Source records:
━━━━
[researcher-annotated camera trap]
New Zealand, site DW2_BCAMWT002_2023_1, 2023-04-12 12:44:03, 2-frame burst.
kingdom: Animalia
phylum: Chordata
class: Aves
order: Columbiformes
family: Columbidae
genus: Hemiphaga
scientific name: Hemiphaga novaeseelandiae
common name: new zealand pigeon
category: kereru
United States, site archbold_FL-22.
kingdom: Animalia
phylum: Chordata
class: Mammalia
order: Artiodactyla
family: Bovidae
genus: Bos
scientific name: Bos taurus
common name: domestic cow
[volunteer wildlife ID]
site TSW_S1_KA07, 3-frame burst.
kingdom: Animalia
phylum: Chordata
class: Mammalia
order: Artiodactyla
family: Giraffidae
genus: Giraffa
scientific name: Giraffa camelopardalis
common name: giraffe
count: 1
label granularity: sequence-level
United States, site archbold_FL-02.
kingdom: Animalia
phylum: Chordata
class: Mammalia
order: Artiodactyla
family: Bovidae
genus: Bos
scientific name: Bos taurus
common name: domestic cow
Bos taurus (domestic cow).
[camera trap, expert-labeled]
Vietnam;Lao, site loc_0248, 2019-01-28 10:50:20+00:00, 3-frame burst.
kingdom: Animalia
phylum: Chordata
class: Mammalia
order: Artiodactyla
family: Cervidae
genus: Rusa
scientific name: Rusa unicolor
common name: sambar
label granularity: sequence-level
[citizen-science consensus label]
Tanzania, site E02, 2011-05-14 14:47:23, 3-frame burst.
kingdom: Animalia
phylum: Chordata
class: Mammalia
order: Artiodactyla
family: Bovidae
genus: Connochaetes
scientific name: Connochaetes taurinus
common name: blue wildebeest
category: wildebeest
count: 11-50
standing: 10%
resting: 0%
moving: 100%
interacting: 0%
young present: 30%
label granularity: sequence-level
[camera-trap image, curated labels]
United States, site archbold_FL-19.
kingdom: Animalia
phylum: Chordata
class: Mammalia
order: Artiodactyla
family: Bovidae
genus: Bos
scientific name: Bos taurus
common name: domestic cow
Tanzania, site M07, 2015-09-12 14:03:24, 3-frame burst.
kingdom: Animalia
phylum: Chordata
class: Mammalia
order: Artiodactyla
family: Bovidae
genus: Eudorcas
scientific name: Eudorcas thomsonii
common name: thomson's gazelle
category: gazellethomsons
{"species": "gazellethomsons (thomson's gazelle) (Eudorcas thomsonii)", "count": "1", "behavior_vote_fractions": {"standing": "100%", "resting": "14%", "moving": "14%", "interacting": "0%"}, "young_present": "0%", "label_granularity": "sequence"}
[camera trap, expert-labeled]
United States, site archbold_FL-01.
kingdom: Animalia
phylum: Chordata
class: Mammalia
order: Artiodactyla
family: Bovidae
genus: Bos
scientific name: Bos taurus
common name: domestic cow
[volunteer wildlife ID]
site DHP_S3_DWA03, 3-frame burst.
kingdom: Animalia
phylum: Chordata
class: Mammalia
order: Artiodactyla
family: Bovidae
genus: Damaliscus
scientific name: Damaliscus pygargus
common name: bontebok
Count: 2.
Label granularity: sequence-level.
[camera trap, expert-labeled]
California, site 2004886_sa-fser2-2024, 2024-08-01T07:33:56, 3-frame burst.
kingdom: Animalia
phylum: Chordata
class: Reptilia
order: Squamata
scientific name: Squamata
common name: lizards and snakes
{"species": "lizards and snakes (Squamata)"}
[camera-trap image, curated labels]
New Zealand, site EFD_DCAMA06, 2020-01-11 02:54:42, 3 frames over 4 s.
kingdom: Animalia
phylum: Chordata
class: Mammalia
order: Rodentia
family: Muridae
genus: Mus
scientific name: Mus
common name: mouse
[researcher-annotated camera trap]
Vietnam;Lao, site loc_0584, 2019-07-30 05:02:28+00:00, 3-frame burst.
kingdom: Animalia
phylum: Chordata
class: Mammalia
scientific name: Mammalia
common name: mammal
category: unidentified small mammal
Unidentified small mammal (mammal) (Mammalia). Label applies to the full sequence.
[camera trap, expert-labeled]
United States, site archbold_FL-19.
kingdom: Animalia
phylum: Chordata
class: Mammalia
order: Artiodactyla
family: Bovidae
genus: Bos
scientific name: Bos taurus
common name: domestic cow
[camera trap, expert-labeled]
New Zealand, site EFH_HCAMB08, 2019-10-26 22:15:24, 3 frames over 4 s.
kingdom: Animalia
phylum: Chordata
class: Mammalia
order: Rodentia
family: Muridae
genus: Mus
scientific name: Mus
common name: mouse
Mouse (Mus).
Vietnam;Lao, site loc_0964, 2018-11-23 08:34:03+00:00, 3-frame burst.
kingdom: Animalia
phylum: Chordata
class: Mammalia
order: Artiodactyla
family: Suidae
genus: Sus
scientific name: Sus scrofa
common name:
━━━━
Retype, exactly and in full, the lines above from the one containing "common name: new zealand pigeon" through the one containing "scientific name: Eudorcas thomsonii".

common name: new zealand pigeon
category: kereru
United States, site archbold_FL-22.
kingdom: Animalia
phylum: Chordata
class: Mammalia
order: Artiodactyla
family: Bovidae
genus: Bos
scientific name: Bos taurus
common name: domestic cow
[volunteer wildlife ID]
site TSW_S1_KA07, 3-frame burst.
kingdom: Animalia
phylum: Chordata
class: Mammalia
order: Artiodactyla
family: Giraffidae
genus: Giraffa
scientific name: Giraffa camelopardalis
common name: giraffe
count: 1
label granularity: sequence-level
United States, site archbold_FL-02.
kingdom: Animalia
phylum: Chordata
class: Mammalia
order: Artiodactyla
family: Bovidae
genus: Bos
scientific name: Bos taurus
common name: domestic cow
Bos taurus (domestic cow).
[camera trap, expert-labeled]
Vietnam;Lao, site loc_0248, 2019-01-28 10:50:20+00:00, 3-frame burst.
kingdom: Animalia
phylum: Chordata
class: Mammalia
order: Artiodactyla
family: Cervidae
genus: Rusa
scientific name: Rusa unicolor
common name: sambar
label granularity: sequence-level
[citizen-science consensus label]
Tanzania, site E02, 2011-05-14 14:47:23, 3-frame burst.
kingdom: Animalia
phylum: Chordata
class: Mammalia
order: Artiodactyla
family: Bovidae
genus: Connochaetes
scientific name: Connochaetes taurinus
common name: blue wildebeest
category: wildebeest
count: 11-50
standing: 10%
resting: 0%
moving: 100%
interacting: 0%
young present: 30%
label granularity: sequence-level
[camera-trap image, curated labels]
United States, site archbold_FL-19.
kingdom: Animalia
phylum: Chordata
class: Mammalia
order: Artiodactyla
family: Bovidae
genus: Bos
scientific name: Bos taurus
common name: domestic cow
Tanzania, site M07, 2015-09-12 14:03:24, 3-frame burst.
kingdom: Animalia
phylum: Chordata
class: Mammalia
order: Artiodactyla
family: Bovidae
genus: Eudorcas
scientific name: Eudorcas thomsonii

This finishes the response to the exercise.